The ProGastro SSCS Assay is an in vitro diagnostic test. Its performance (detection of nucleic acids) is assessed as an algorithm only, without direct human cognitive input for interpretation of the primary result (e.g., "reading" a PCR curve to decide positive/negative beyond a set threshold). The technical procedure is performed by trained laboratory personnel, but the "performance" data (Sensitivity, Specificity, PPA, NPA) presented are solely based on the assay's output compared to the ground truth, reflecting the diagnostic capability of the test itself. The intended use states it is "an aid in the differential diagnosis" and "should not be used as the sole basis for diagnosis," implying it contributes to a physician's overall assessment, but its technical performance is standalone.

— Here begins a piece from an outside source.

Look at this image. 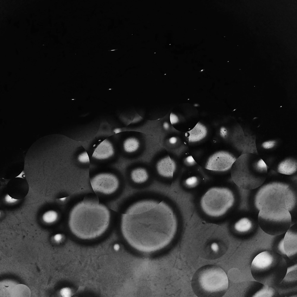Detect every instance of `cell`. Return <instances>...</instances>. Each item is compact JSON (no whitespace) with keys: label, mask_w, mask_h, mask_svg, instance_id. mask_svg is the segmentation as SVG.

7. The Type of Ground Truth Used
The ground truth for the clinical studies was established using a combination of:
- Culture: For bacterial pathogens (Campylobacter, Salmonella, Shigella). This is a widely accepted gold standard for bacterial identification.
- FDA Cleared EIA Test (with broth enrichment): For Shiga Toxin producing E. coli (STEC). This is a recognized method for STEC detection.
- PCR followed by bi-directional sequencing: This molecular method served as a confirmatory gold standard for discrepant results and for the specific identification of stx1 and stx2 genes. This represents a highly specific and sensitive molecular confirmation.
So, the ground truth is a hybrid of established microbiological culture/EIA methods and molecular sequencing confirmation.
8. The Sample Size for the Training Set
The document does not report a separate training set or details on how the training of any underlying algorithm (if present, which is unlikely for a PCR assay) was performed.
For in vitro diagnostic assays like PCR tests, the "training" equivalent typically involves extensive analytical validation (e.g., limit of detection, inclusivity, exclusivity, interference studies) to establish the assay's performance characteristics, rather than a machine learning training set as understood for AI algorithms. The clinical studies (prospective and retrospective) are primarily for validation of performance.
9. How the Ground Truth for the Training Set Was Established
As noted above, a distinct "training set" is not mentioned in the context of this PCR assay. The establishment of ground truth for the validation/test sets is detailed in point 7 (Culture, FDA cleared EIA, and PCR/sequencing).